Here’s the Expression of Concern:
In the December 2011 issue, the Brazilian Journal of Rheumatology published the article: “Anticitrullinated peptide antibodies and rheumatoid factor in Sudanese patients with Leishmania donovani infection” by E. Ahlin, A. Elshafei, M. Nur, S.H. El Safi, R. Johan, and G. Elghazali. [Revista Brasileira de Reumatologia 51, 6 (2011)]. On January 2012, the BJR received a claim from one of the authors, questioning the authorship of the corresponding author, and informed that the article was under submission to another journal, by E. Ahlin, A.I. Elshafie, M.A.M. Nur, and J. Ronnelid. This submission is on hold, the authors were all informed of the claim and the case was submitted to the Committee on Publication Ethics (COPE), which gave some recommendations. The investigation has not yet reached a conclusion. Pending the results of the investigations, BJR is publishing this Editorial Expression of Concern to alert our readers to the fact that serious questions have been raised about the authorship in the Ahlin et al. paper.
Paulo Louzada-Junior and Max Victor Carioca Freitas
Editors-in-chief – Revista Brasileira de Reumatologia
COPE posts some of its cases online anonymously, and they have good reason for that. But there’s a case posted this year that has striking similarities to this one. One detail in particular in the Expression of Concern — the fact that Elshafie’s name is spelled two different ways — seems highly likely to be reason four in the COPE writeup:
A manuscript was published by journal X and submitted by author A (last author). Author B claims that fraud occurred in relation to authorship for the following reasons.
(1) Author A did not take part in producing the data for the paper and has never been a co-author on any version of the manuscript.
(2) A paper with very similar content ,which was part of the PhD thesis of author C (first author), was accepted for publication in journal Y.
(3) The figures in the paper published in journal X were identical to the figures in author C’s PhD thesis.
(4) The name of author B was misspelt in the paper published in journal X to avoid identification of the article search in PubMed.
The editor of journal X contacted all of the authors by email and they responded as follows: author C (first author), author D and author E agreed with author B (claiming author). Author F did not respond, despite receiving five emails.
In addition, author B sent us a letter signed by the Vice-Rector at his University, agreeing and supporting the point raised by author B.
Author A (last author) disagreed with all of the allegations and pointed out the following.
(1) Author A declared that he was the principle investigator of the project in country Z during 2004–2009, and the role of author B was to help in the analysis of the samples in his laboratory, located in country W.
(2) Author A submitted an official complaint to author B’s university, alleging that they (authors B, C and D) had no right to use data without notifying or asking his permission. In addition, they did not have any patient consent.
(3) The paper published in journal X was the original manuscript and it was circulated to all of the authors.
(4) The name of author B was misspelled in journal X by mistake.
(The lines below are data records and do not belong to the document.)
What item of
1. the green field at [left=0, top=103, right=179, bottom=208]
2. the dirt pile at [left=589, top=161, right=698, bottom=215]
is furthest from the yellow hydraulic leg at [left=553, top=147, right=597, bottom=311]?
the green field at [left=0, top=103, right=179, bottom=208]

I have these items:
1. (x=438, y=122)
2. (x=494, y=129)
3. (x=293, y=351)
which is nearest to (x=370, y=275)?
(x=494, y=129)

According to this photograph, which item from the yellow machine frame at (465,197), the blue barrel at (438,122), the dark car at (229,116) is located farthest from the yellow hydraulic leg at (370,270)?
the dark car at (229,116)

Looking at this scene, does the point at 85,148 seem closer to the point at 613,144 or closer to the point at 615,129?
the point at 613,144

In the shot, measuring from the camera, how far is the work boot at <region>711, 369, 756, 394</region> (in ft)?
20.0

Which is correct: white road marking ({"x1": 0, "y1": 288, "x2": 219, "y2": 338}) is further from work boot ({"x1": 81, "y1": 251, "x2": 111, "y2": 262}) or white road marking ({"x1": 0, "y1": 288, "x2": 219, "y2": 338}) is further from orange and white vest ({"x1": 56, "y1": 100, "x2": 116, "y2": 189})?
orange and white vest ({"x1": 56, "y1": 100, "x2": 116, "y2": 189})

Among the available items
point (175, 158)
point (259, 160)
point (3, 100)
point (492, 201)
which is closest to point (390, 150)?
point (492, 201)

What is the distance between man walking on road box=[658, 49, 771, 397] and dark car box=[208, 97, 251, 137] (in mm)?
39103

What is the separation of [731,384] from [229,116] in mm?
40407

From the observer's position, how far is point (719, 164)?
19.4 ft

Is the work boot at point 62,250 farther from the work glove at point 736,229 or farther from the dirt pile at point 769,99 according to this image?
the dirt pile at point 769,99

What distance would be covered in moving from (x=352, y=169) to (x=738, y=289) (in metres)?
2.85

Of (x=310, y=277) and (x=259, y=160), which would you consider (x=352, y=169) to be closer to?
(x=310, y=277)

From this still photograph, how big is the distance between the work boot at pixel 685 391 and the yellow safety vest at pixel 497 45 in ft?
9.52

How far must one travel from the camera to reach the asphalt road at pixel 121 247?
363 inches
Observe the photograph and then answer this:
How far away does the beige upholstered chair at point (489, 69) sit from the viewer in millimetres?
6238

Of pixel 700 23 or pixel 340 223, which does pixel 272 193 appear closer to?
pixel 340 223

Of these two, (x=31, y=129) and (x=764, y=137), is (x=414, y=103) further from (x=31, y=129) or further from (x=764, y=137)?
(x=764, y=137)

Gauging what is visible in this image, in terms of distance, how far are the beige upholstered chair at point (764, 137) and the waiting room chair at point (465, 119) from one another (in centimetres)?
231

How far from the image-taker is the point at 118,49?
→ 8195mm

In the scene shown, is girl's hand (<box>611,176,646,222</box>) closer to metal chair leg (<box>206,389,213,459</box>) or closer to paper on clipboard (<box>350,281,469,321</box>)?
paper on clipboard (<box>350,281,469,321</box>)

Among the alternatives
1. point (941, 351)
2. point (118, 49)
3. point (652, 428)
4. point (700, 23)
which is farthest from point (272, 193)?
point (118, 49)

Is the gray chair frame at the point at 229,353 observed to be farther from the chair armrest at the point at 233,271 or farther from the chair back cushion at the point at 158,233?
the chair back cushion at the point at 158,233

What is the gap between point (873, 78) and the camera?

Author B requests that the paper must be retracted from journal X, and he also demands that the editors ensure that the paper will disappear from PubMed.
In summary, all of the authors confirm that the data are correct but they disagree regarding the issue of authorship?
You can read the rest of COPE’s advice on the case here, along with the follow up:
The editor published an expression of concern in his journal, stating that one of the authors had questioned the authorship of the corresponding author. The submission is on hold and the authors have been all informed of the claim. The investigation by the journal has not yet reached a conclusion. Pending the results of the investigations, the journal decided to publish an expression of concern to alert readers to the fact that serious questions have been raised about the authorship of the paper.
We’ve tried contacting Elshafie, who according to the paper has affiliations in Sweden and the Sudan, as well as Freitas and corresponding author Gehad Elghazali, of King Fahad Medical City in Riyadh, Saudi Arabia, for more information, and will update with anything we learn.
Update, 3 p.m. Eastern, 10/29/12: Elghazali tells us that his name was removed from the authors’ list without his knowledge, after he “expressed serious ethical concerns about taking skin biopsies from patients and healthy controls” without their written consent. He also said that written consent was unnecessary to obtain skin biopsies from Sudanese patients and healthy subjects.